Bible Translations and Mistranslations

Do you talk this way at home?

I recently observed master teacher and musician Kenny Green telling children about the Jewish month of Adar.

“Once Adar begins, we increase our happiness,” he explained, using the usual terminology. Then he added with a self-mocking grin, “yes, I talk that way at home, too.”

There’s a Hebrew verb hirbah that means generally “to do/have/make a lot.”

For example, in Genesis 3:16, God punishes women by hirbahing their pain in childbirth; the usual translation is “multiply” or “increase,” though it’s not clear that there was originally any pain to be multiplied or increased. I think the point is closer to “you will have severe pain” than to “you will have more pain.”

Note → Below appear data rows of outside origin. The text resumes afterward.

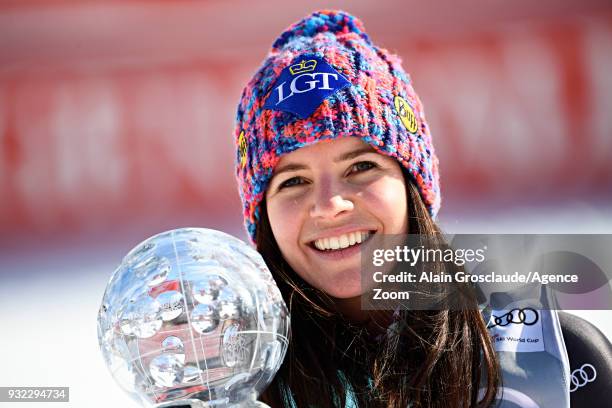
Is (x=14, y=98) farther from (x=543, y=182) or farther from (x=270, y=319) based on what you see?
(x=270, y=319)

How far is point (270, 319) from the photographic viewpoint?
85cm

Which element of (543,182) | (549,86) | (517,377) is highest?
(549,86)

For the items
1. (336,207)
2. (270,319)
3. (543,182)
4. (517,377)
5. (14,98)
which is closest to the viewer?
(270,319)

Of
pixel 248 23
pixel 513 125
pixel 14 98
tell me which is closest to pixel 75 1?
pixel 14 98

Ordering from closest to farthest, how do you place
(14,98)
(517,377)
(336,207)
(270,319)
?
(270,319) → (517,377) → (336,207) → (14,98)

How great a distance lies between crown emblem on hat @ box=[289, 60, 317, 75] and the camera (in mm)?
1487

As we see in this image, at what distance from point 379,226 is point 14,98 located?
2.30m

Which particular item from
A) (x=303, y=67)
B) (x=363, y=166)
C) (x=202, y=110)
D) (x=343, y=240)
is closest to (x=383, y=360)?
(x=343, y=240)

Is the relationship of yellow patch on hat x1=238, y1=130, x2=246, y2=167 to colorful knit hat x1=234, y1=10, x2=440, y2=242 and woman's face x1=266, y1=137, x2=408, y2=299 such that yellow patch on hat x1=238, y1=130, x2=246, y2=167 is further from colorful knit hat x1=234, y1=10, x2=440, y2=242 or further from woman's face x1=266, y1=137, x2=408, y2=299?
woman's face x1=266, y1=137, x2=408, y2=299

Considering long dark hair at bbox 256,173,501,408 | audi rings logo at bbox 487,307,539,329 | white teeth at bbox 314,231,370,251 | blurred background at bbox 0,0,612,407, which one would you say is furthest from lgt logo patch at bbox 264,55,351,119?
blurred background at bbox 0,0,612,407

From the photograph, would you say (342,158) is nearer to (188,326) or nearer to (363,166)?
(363,166)

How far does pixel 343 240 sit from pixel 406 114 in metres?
0.35

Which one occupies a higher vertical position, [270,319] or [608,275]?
[608,275]

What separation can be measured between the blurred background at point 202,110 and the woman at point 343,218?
1.24 m
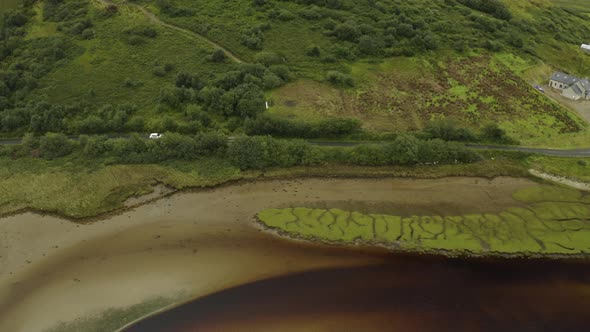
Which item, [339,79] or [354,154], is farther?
[339,79]

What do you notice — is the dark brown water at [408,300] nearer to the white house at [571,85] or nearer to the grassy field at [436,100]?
the grassy field at [436,100]

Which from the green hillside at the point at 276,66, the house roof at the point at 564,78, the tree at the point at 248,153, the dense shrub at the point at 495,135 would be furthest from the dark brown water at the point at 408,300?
the house roof at the point at 564,78

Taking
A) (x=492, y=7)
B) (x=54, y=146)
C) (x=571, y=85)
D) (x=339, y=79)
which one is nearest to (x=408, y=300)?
(x=339, y=79)

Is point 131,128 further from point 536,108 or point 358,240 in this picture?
point 536,108

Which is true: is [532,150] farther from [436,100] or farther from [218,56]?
[218,56]

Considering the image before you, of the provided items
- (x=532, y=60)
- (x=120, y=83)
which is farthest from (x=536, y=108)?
(x=120, y=83)

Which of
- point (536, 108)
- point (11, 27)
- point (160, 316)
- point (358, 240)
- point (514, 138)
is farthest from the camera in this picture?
point (11, 27)
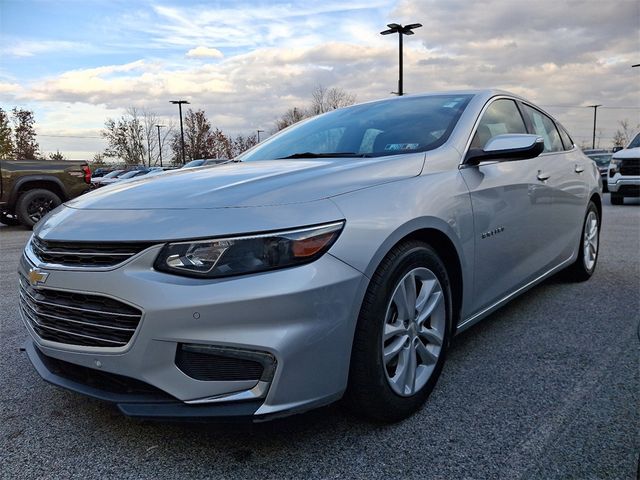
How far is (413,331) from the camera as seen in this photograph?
2.32m

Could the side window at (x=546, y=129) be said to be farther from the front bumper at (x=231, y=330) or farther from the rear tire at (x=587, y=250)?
the front bumper at (x=231, y=330)

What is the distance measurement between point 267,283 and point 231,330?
0.65ft

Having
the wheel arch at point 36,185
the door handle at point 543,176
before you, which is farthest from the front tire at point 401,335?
the wheel arch at point 36,185

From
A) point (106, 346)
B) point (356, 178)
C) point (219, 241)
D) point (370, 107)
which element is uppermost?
point (370, 107)

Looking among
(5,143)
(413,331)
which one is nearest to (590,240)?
(413,331)

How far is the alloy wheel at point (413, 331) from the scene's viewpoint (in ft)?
7.27

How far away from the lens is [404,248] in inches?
87.3

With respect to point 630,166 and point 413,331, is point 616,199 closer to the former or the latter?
point 630,166

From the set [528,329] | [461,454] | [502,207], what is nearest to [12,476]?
[461,454]

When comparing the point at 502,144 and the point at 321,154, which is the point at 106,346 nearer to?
the point at 321,154

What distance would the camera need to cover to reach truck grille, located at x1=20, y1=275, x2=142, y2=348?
73.4 inches

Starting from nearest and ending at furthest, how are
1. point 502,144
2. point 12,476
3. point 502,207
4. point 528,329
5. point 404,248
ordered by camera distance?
point 12,476 < point 404,248 < point 502,144 < point 502,207 < point 528,329

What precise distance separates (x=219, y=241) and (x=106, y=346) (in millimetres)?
570

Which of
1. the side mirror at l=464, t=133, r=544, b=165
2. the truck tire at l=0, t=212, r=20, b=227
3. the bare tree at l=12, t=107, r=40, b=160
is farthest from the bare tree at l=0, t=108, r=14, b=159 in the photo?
the side mirror at l=464, t=133, r=544, b=165
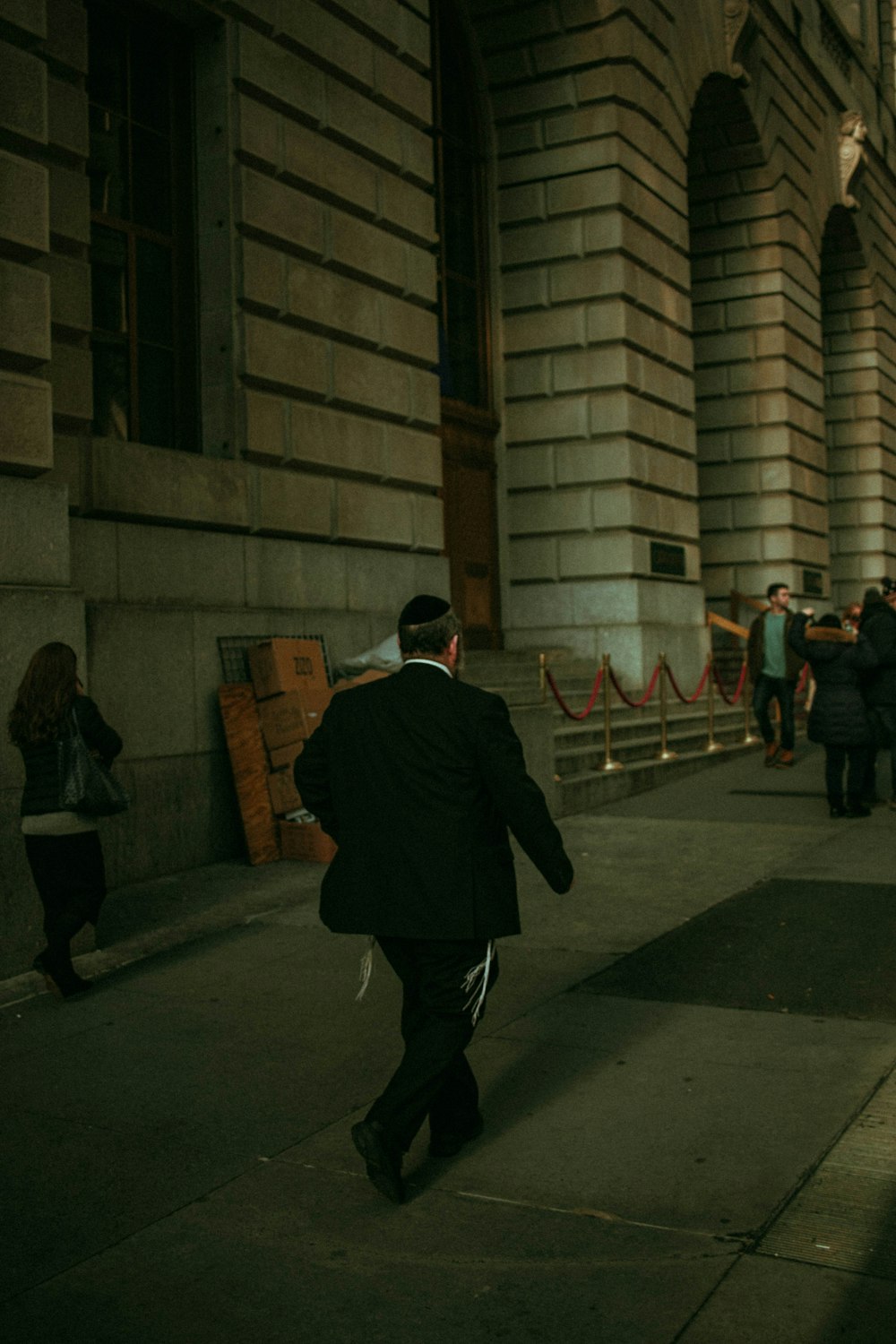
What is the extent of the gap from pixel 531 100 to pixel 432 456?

In Genesis 34:12 we find the imperative in the context of “hirbah to me greatly the dowry and gift — I will give it.” I think the point here is, “no matter how high you make the dowry….”

In Psalm 78(77):38, the verb appears before an expression that probably means “to show restraint,” and there the NRSV translates, “often [God] restrained his anger.”

The core meaning of the verb is what “multiply,” “increase,” “make high,” “frequently,” etc. have in common. We don’t have anything like this in English.

The Rabbis used the verb in expressions like, marbeh tz’daka, marbeh shalom, commonly translated “the more charity, the more peace” or even less felicitously, “the one who increases charity increases peace.” “Charity leads to peace” is the point. (Marbeh is the present tense of hirbah.)

This brings us to the tradition of the month of Adar. “From the time Adar enters, we marbeh in happiness.”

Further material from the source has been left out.